The first and second picture give an idea of how high we were up on this snow bridge...can you see the guy in red in the second picture. It was a scary section. By this point I knew I had to finish the loop because I was not going to go back through this snow bridge.

In this picture we had a trifecta of peaks. Adams, Hood and Helens. You'd have to zoom in to see Hood. But it was there. 

Us at Panorama Point.



Here is us being goofy at the highest point in the trail. The closest I've ever been to Mt. Rainier. Just about half way up!




 
On the back side of the trail we started to encounter huge snow fields. You couldn't see the trail because it was covered under tons of snow. We followed the well stepped in paths of other hikers. And eventually I glissaded down one slope on my butt.

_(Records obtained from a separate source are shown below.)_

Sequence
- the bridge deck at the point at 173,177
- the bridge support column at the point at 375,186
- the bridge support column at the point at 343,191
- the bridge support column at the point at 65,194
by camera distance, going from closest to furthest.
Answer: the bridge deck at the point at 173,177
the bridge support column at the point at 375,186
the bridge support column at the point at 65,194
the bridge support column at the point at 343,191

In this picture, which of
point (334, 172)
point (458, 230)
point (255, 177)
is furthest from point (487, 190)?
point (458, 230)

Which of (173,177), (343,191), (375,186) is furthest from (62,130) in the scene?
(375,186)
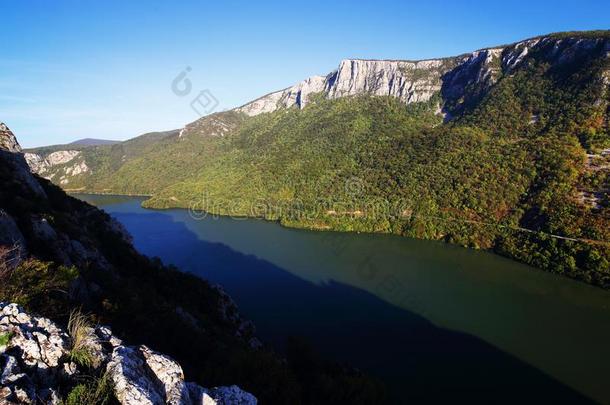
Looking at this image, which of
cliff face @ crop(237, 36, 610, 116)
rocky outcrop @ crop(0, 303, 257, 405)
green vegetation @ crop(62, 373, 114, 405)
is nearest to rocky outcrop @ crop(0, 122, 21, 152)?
rocky outcrop @ crop(0, 303, 257, 405)

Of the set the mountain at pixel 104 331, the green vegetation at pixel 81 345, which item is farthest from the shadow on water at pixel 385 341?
the green vegetation at pixel 81 345

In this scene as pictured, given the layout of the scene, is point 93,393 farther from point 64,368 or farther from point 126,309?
point 126,309

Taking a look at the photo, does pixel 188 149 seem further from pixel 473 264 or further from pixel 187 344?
pixel 187 344

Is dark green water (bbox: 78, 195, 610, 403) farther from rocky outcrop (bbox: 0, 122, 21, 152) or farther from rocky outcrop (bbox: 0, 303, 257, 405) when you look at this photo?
rocky outcrop (bbox: 0, 122, 21, 152)

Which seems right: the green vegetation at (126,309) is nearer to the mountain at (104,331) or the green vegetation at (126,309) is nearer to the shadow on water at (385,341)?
the mountain at (104,331)

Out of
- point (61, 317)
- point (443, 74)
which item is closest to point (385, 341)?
point (61, 317)
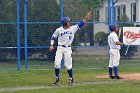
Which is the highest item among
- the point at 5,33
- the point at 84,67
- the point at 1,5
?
the point at 1,5

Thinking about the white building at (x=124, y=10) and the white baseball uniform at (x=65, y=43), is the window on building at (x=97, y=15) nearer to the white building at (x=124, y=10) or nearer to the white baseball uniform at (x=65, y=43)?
the white building at (x=124, y=10)

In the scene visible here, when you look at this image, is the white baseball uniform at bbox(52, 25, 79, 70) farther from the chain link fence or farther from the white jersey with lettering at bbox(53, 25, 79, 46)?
the chain link fence

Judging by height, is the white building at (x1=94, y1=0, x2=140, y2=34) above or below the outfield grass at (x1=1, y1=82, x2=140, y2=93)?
above

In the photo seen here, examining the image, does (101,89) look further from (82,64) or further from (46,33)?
(46,33)

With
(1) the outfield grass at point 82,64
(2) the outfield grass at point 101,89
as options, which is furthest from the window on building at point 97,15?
(2) the outfield grass at point 101,89

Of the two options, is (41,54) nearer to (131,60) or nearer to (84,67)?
(84,67)

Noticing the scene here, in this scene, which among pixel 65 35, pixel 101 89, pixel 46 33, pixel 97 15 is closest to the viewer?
pixel 101 89

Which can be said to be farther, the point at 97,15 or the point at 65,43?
the point at 97,15

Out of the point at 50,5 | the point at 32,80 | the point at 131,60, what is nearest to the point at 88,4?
the point at 50,5

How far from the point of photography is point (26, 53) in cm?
2112

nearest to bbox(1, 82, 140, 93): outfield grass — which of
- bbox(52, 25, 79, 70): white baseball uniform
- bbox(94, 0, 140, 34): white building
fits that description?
bbox(52, 25, 79, 70): white baseball uniform

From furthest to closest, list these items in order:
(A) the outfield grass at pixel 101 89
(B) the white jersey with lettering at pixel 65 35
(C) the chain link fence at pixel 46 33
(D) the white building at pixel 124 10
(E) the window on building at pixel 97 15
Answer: (D) the white building at pixel 124 10 < (E) the window on building at pixel 97 15 < (C) the chain link fence at pixel 46 33 < (B) the white jersey with lettering at pixel 65 35 < (A) the outfield grass at pixel 101 89

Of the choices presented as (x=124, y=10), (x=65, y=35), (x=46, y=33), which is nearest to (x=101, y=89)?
(x=65, y=35)

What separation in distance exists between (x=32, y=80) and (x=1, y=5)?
29.3 ft
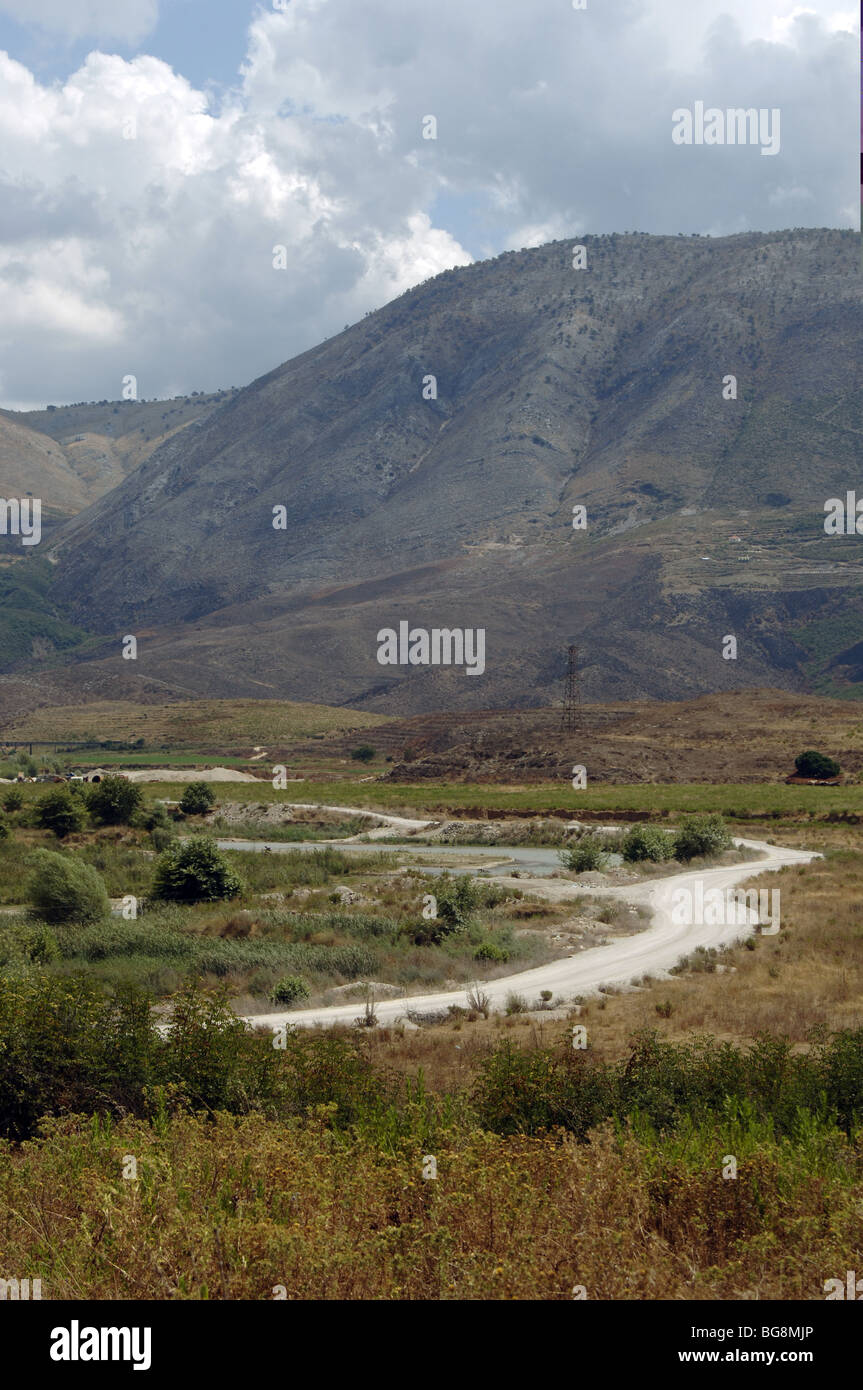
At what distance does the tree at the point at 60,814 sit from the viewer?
5347cm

The snow fields were so big that eventually we started running them. I was walking through them at such a slow pace. So we held hand, with a hiking pole in my left and a hiking pole in Andrew's right and we literally ran down the snow fields. At one point Andrew described our descent as a frolic and I had to stop moving I was laughing so hard. That sure did get the blood going and the adrenaline pumping. After our running we were hiking on a natural endorphin high. 



 
Eventually we made it back to the beginning and stopped at Myrtle falls, which was very busy because it's only 1/4 mile from the visitors center. 

 
I have compiled what I think is a hilarious set of pictures. When we were maybe 1/2 mile from the start of the trail we looked back down the valley at the bridge over the Nisqually river and noticed how tiny it was. Then on our way back to camp, from the bridge we took a picture of where were hiking. The arrows point to our different locations. Kind of fun. : )


Wednesday, July 23, 2014

Bench and Snow Lakes Trail Mount Rainier National Park

On our second trip to Rainier, we had the afternoon for an easy hike in mind for the beautiful afternoon we had. So we chose Bench and Snow Lakes trail, a relatively easy 2 mile hike back to some amazing, crystal clear and freezing cold lakes!
 
The hike starts uphill (with stairs). Man, I hate stairs...As soon as you clear the first patch of forest you can turn around to the amazing view of Mount Rainier. Plus, the added bonus of Bear Grass in the meadow.





Bench lake was pretty, but Snow lake was gorgeous! It had the snowy mountains along side it and the water was so clear and blue. So wonderful!


You get to a point on this trail where the maintenance ends. It's not that bad afterwards, just a bit more climbing over rocks. 

See? Rocks.

Wandering a little more down the (unmaintained) trail means you're rewarded with a nice little waterfall and no people. At least not while we were there. As we left, of course, a sizeable group was heading to where we had been hanging out. 




 
Andrew filled up our filter bag with deliciously cold water and we sprawled out on a flat rock and chilled. Hermit thrushes were singing in the woods, you could hear the waterfall in the distance and nothing else except our breathing. It's those moments I love when we go hiking. It's not the trudging to the destination. It is those in-between moments where we stop and absorb the world around us.


 
And this was a wonderful place to have an in-between moment.


If you are in Rainier and are looking for a hike that relatively easy (lots of stairs like I said), this is a good idea. Go find the in-between!